(Dataset items)
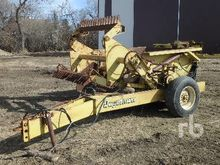 DEGELMAN 570 Rock Picker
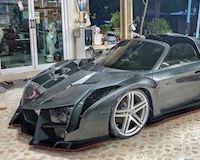 """Dân chơi Thái biến xe """"cùi"""" thành siêu xe Lamborghini triệu đô"""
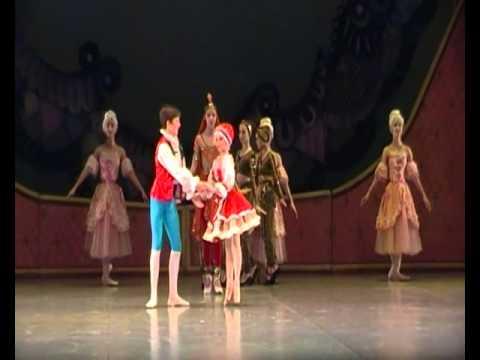 Чайковский Русский Танец
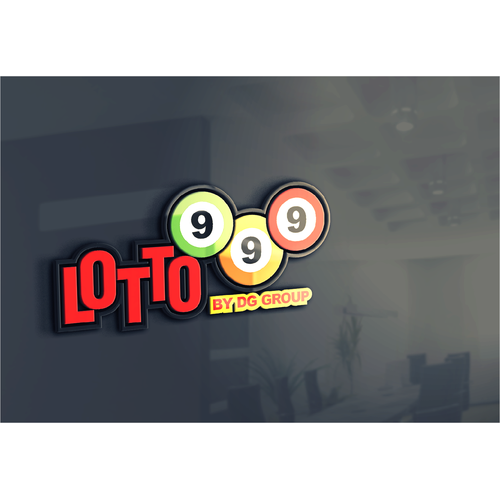 Betting logo with the title 'lotto999'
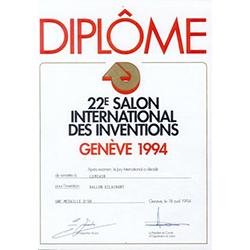 Diploma from Geneva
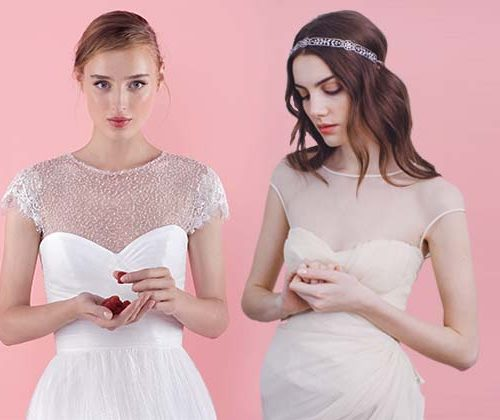 bridal gowns by le ceremonie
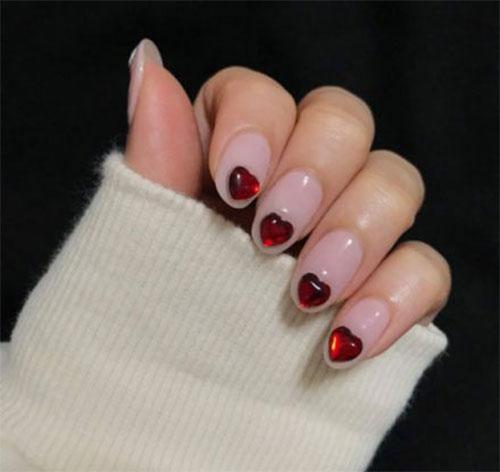 15-Valentine's-Day-Heart-Nail-Art-Designs-Ideas-2019-Vday-Nails-16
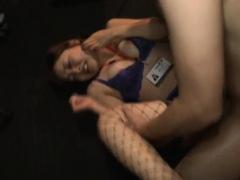 japanese girl blowjob in public bus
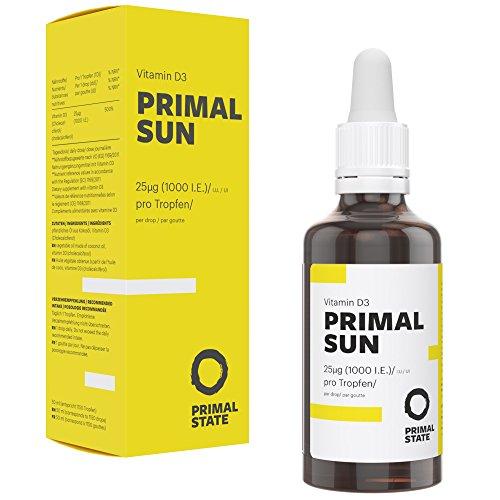 Vitamin D Tropfen Hochdosiert PRIMAL SUN | In Kokosöl gelöst | Unabhängig zertifiziertes Premium Vitamin D3 (Cholecalciferol) | 1000 I.E. - 25 µg je Tropfen | 1150 Tropfen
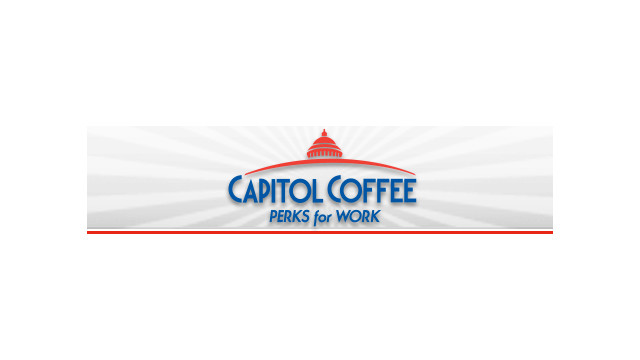 Capitol Coffee Systems Wins Prestigious Market Mover Award From Modern Distribution Management
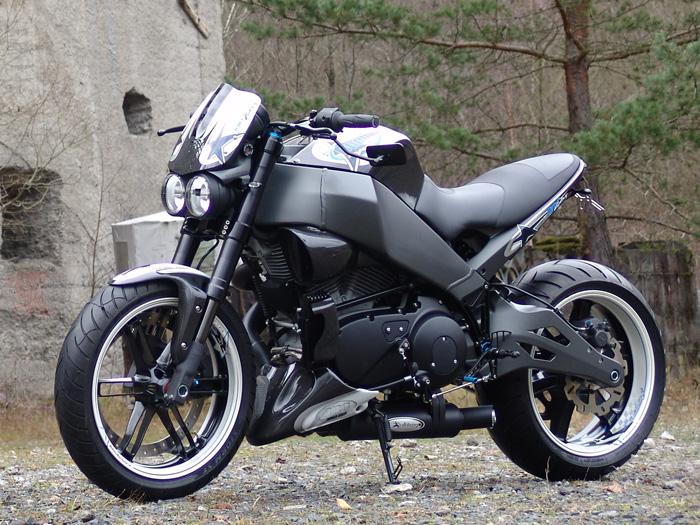 Buell XB12S | Carretera | Motociclismo.es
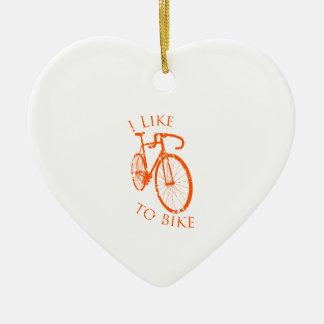 私は自転車に乗るのを好みます セラミックオーナメント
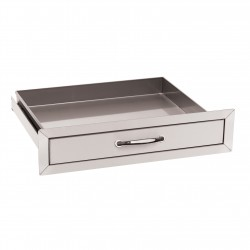 Summerset Stainless Steel Utility Drawer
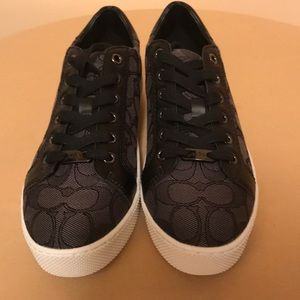 COACH Paddy Sneaker Signature C Leather NEW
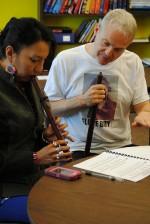LDL 352 Teaching Traditional Lakota Flute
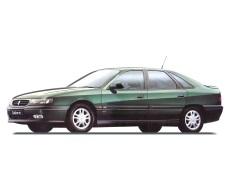 Renault Safrane I (B54) facelift Hatchback
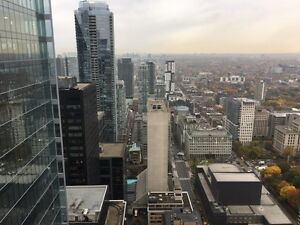 Bay and Adelaide 52nd Floor - Available June 1 2017
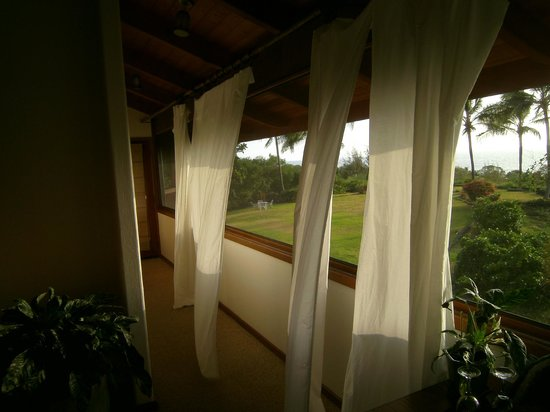 Kealakekua Bay Bed & Breakfast: Ali'i Suite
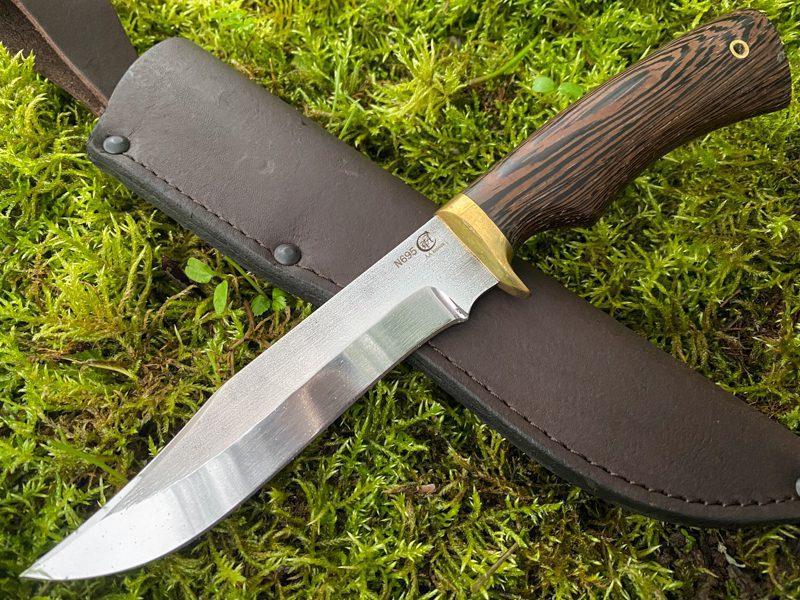 aaknives-hand-forged-dabascus-steel-blade-knife-handmade-custom-made-knife-handcrafted-knives-autinetools-northmen-6-2-1-5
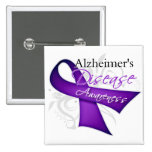 Scroll Ribbon - Alzheimer's Disease Awareness 2 Inch Square Button
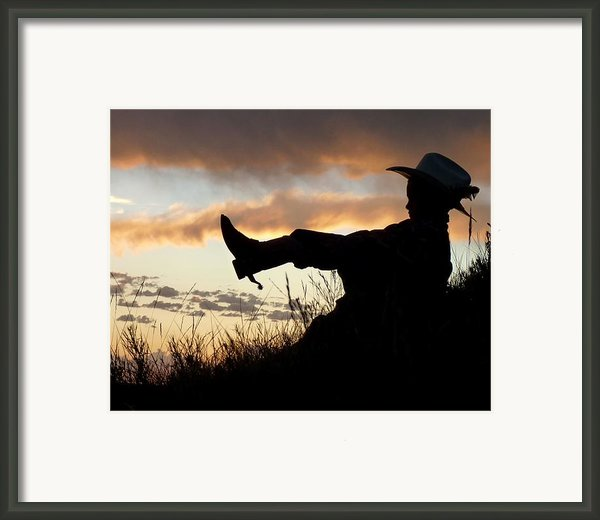 Boots On Framed Print By Carla Froshaug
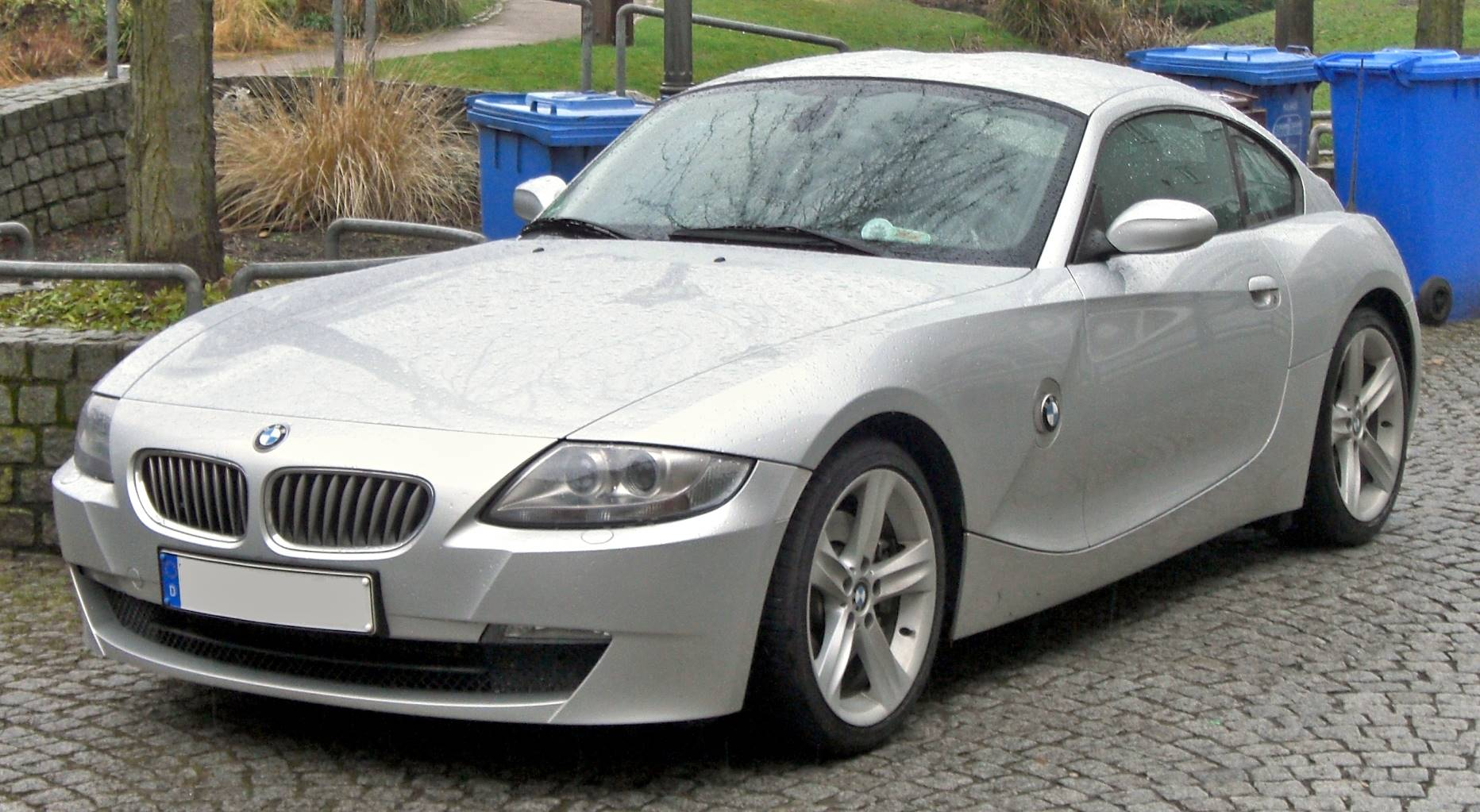 2004 Bmw Z4 3 0i Convertible 3 0l Manual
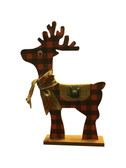 """Sign Language """" I LOVE YOU"""" hand with Reindeer Red Plain Hardboard Stand"""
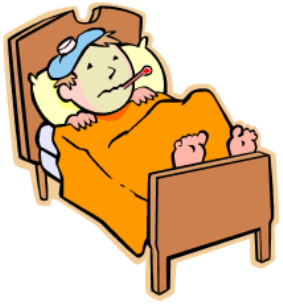 . PlusPng.com Hd Sick Person In Hospital Bed Cartoon Illustration - Clip Art Library  PlusPng.com  - Sick In Bed PNG HD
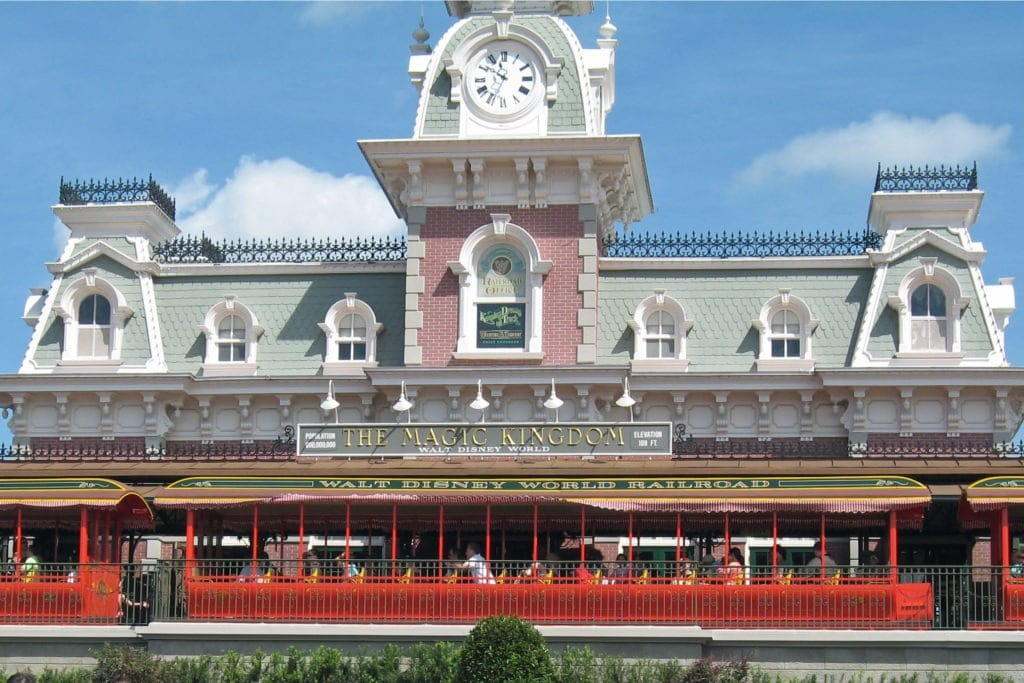 train station magic kingdom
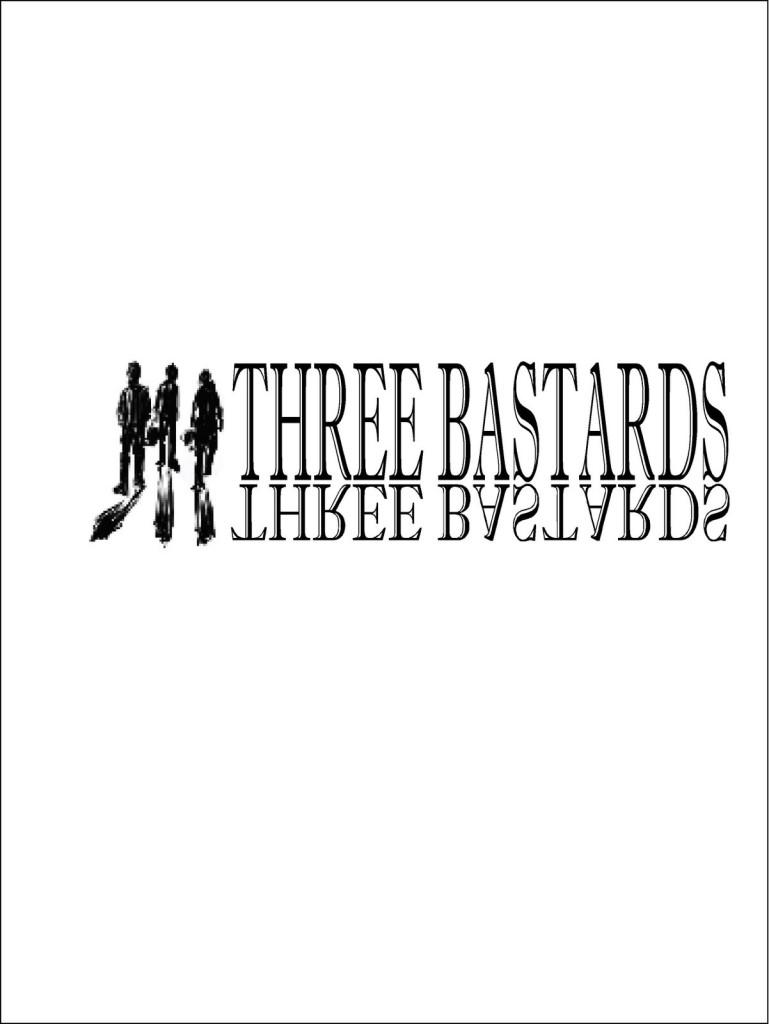 Three Bastards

- _TASK TO CARRY OUT_
Each entry above must be repeated word for word, minus its images.

- _EXERCISE SOLUTION_
 DEGELMAN 570 Rock Picker
 """Dân chơi Thái biến xe """"cùi"""" thành siêu xe Lamborghini triệu đô"""
 Чайковский Русский Танец
 Betting logo with the title 'lotto999'
 Diploma from Geneva
 bridal gowns by le ceremonie
 15-Valentine's-Day-Heart-Nail-Art-Designs-Ideas-2019-Vday-Nails-16
 japanese girl blowjob in public bus
 Vitamin D Tropfen Hochdosiert PRIMAL SUN | In Kokosöl gelöst | Unabhängig zertifiziertes Premium Vitamin D3 (Cholecalciferol) | 1000 I.E. - 25 µg je Tropfen | 1150 Tropfen
 Capitol Coffee Systems Wins Prestigious Market Mover Award From Modern Distribution Management
 Buell XB12S | Carretera | Motociclismo.es
 私は自転車に乗るのを好みます セラミックオーナメント
 Summerset Stainless Steel Utility Drawer
 COACH Paddy Sneaker Signature C Leather NEW
LDL 352 Teaching Traditional Lakota Flute
 Renault Safrane I (B54) facelift Hatchback
 Bay and Adelaide 52nd Floor - Available June 1 2017
 Kealakekua Bay Bed & Breakfast: Ali'i Suite
 aaknives-hand-forged-dabascus-steel-blade-knife-handmade-custom-made-knife-handcrafted-knives-autinetools-northmen-6-2-1-5
 Scroll Ribbon - Alzheimer's Disease Awareness 2 Inch Square Button
 Boots On Framed Print By Carla Froshaug
 2004 Bmw Z4 3 0i Convertible 3 0l Manual
 """Sign Language """" I LOVE YOU"""" hand with Reindeer Red Plain Hardboard Stand"""
 . PlusPng.com Hd Sick Person In Hospital Bed Cartoon Illustration - Clip Art Library  PlusPng.com  - Sick In Bed PNG HD
 train station magic kingdom
 Three Bastards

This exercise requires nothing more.